From: "Luck, Tony" <tony.luck@intel.com>
To: Greg KH <gregkh@linuxfoundation.org>
Cc: "Joseph, Jithu" <jithu.joseph@intel.com>,
"hdegoede@redhat.com" <hdegoede@redhat.com>,
"markgross@kernel.org" <markgross@kernel.org>,
"tglx@linutronix.de" <tglx@linutronix.de>,
"mingo@redhat.com" <mingo@redhat.com>,
"bp@alien8.de" <bp@alien8.de>,
"dave.hansen@linux.intel.com" <dave.hansen@linux.intel.com>,
"x86@kernel.org" <x86@kernel.org>,
"hpa@zytor.com" <hpa@zytor.com>,
"corbet@lwn.net" <corbet@lwn.net>,
"andriy.shevchenko@linux.intel.com"
<andriy.shevchenko@linux.intel.com>,
"Raj, Ashok" <ashok.raj@intel.com>,
"rostedt@goodmis.org" <rostedt@goodmis.org>,
"linux-kernel@vger.kernel.org" <linux-kernel@vger.kernel.org>,
"linux-doc@vger.kernel.org" <linux-doc@vger.kernel.org>,
"platform-driver-x86@vger.kernel.org"
<platform-driver-x86@vger.kernel.org>,
"patches@lists.linux.dev" <patches@lists.linux.dev>,
"Shankar, Ravi V" <ravi.v.shankar@intel.com>,
"Williams, Dan J" <dan.j.williams@intel.com>
Subject: RE: [RFC 00/10] Introduce In Field Scan driver
Date: Tue, 15 Mar 2022 16:10:59 +0000 [thread overview]

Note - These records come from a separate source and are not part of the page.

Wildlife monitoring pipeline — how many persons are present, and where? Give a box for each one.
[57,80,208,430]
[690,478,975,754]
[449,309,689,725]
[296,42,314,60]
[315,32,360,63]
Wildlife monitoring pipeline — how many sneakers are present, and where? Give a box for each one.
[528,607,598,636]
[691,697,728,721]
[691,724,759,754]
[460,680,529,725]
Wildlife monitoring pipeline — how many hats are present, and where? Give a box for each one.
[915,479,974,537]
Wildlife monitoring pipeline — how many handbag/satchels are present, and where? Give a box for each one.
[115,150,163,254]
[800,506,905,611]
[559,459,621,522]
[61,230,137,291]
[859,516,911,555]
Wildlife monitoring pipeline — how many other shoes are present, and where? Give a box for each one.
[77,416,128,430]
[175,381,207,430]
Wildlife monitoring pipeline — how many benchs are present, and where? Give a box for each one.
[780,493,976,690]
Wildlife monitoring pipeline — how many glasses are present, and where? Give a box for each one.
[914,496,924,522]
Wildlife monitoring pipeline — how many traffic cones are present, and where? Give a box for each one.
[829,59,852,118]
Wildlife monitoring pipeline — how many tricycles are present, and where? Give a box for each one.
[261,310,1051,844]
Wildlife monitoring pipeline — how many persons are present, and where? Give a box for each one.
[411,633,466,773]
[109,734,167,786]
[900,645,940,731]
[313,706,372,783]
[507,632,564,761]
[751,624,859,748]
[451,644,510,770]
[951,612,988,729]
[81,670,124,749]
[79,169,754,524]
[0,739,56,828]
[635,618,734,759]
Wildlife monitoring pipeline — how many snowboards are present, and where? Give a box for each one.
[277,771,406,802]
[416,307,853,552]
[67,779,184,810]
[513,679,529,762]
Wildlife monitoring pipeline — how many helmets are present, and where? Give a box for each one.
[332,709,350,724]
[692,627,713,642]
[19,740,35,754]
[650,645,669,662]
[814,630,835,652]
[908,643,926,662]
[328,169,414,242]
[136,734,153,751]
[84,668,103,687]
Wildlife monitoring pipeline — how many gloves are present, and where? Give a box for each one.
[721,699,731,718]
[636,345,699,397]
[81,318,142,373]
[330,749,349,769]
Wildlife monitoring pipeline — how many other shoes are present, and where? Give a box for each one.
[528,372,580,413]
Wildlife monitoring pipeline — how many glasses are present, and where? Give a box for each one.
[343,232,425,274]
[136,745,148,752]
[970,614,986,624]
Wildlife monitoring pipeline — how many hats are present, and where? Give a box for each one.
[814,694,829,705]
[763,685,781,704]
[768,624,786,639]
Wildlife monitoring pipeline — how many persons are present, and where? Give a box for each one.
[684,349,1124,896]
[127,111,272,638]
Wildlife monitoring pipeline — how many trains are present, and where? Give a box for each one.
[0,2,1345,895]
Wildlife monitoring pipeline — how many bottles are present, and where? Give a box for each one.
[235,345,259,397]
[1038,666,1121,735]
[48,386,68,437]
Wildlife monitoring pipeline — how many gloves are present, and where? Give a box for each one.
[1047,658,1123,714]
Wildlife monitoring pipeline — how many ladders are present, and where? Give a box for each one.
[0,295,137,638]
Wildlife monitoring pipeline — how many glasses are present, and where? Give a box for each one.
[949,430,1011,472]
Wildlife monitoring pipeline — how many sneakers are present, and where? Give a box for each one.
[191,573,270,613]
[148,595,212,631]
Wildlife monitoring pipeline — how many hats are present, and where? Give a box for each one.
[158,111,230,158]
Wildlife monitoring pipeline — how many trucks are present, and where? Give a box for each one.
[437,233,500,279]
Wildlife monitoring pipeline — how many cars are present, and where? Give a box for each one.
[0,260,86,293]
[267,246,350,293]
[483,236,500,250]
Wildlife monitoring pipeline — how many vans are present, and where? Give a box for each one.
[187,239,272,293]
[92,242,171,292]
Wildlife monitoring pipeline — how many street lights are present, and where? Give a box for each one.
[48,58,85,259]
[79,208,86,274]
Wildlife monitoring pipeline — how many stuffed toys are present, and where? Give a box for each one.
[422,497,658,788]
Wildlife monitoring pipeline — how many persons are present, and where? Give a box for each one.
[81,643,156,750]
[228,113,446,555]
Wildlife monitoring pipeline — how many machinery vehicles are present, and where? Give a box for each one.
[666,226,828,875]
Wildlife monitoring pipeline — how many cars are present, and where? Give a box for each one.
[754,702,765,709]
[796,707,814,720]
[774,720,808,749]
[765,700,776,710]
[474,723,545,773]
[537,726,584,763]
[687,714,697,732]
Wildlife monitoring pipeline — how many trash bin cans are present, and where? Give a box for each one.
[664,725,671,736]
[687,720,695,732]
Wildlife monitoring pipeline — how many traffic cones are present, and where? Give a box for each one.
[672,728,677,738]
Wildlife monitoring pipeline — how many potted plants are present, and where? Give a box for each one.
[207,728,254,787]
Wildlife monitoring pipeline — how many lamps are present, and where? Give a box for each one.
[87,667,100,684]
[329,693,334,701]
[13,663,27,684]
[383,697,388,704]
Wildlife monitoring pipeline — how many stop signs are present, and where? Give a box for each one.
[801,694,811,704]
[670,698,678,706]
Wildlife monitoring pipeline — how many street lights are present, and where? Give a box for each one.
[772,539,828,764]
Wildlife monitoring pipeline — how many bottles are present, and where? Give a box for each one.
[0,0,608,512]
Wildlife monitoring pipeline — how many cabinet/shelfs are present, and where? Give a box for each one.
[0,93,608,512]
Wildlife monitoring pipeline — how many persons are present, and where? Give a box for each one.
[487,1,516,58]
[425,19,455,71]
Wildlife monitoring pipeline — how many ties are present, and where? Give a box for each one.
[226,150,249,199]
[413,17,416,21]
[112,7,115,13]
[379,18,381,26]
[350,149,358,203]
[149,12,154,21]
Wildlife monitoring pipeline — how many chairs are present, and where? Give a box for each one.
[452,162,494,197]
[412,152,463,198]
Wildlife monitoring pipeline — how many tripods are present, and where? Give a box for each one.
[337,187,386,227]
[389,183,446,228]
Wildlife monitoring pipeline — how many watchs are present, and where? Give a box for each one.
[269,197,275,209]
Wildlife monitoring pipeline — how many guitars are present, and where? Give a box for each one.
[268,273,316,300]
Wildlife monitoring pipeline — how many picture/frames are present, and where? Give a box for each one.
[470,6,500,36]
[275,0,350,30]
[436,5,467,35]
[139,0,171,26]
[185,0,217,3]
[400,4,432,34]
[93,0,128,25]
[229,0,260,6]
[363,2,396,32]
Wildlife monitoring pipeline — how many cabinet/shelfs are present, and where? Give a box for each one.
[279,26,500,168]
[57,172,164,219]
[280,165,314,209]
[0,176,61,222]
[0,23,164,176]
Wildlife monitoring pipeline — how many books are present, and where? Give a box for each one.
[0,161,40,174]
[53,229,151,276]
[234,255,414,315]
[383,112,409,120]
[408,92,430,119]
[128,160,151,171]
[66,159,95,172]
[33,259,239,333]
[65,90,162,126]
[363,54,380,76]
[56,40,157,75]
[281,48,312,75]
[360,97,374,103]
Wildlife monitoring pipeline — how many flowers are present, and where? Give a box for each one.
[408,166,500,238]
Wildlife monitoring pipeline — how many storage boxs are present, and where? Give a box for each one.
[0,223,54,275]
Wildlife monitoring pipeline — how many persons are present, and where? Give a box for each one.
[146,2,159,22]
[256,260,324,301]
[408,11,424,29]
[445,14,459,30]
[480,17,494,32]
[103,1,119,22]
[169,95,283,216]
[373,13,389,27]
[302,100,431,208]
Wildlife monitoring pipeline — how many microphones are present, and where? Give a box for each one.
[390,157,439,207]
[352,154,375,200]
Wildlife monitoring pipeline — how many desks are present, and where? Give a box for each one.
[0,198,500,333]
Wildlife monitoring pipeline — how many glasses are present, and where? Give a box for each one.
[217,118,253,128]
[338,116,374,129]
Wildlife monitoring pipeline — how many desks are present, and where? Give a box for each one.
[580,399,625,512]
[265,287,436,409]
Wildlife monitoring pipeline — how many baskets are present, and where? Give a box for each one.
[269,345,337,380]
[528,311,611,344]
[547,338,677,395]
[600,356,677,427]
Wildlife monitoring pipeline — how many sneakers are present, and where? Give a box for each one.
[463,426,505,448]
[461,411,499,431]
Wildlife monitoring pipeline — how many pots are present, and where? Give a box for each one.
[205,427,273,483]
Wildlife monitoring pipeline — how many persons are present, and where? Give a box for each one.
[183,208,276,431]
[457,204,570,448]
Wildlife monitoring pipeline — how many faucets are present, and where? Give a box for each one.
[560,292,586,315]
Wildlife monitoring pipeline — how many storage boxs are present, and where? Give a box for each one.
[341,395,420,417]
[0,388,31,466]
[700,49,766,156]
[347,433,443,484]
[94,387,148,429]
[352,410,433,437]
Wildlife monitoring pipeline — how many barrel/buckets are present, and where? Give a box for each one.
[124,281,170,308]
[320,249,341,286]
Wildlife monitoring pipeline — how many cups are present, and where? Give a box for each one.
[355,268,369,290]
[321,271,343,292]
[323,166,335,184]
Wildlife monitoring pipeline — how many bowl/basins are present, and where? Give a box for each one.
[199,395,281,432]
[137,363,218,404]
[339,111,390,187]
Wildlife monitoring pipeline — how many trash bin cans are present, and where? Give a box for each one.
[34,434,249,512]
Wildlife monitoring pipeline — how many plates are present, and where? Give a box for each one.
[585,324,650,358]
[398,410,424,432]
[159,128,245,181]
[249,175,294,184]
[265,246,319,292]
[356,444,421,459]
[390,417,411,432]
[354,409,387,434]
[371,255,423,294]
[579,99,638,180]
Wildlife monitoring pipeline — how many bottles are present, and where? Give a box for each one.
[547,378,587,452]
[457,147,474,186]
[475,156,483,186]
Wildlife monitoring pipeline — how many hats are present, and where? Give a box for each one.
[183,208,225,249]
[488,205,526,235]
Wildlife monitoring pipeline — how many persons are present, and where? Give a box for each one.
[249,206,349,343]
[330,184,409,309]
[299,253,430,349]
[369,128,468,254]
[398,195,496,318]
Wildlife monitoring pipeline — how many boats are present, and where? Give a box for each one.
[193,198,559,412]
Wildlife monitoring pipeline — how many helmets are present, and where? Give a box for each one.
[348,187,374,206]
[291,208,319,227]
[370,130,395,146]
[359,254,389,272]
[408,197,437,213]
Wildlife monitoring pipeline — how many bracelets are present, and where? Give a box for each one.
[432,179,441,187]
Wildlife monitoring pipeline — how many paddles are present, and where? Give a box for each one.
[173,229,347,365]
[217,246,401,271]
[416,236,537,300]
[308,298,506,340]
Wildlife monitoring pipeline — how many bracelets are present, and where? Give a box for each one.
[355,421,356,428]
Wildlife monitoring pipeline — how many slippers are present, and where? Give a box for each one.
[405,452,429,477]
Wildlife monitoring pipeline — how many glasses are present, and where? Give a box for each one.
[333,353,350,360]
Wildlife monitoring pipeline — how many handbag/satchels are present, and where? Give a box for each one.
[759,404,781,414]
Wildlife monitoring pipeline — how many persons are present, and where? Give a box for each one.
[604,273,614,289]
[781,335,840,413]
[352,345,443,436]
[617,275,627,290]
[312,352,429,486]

Message-ID: <de895b9617aa412e95fdd14fcad285fa@intel.com> (raw)
In-Reply-To: <YjCwI4N00reBuIqA@kroah.com>
> Again, I have no idea what you are doing at all with this driver, nor
> what you want to do with it.
>
> Start over please.
TL;DR is that silicon ages and some things break that don't have parity/ECC checks.
So systems start behaving erratically. If you are lucky they crash. If you are less lucky
they give incorrect results.
There's a paper (and even a movie 11 minutes) that describe the research by
Google on this.
https://sigops.org/s/conferences/hotos/2021/papers/hotos21-s01-hochschild.pdf
(https://www.youtube.com/watch?v=QMF3rqhjYuM)
> What is the hardware you have to support?
Feature first available in Sapphire Rapids (Xeon: coming later this year)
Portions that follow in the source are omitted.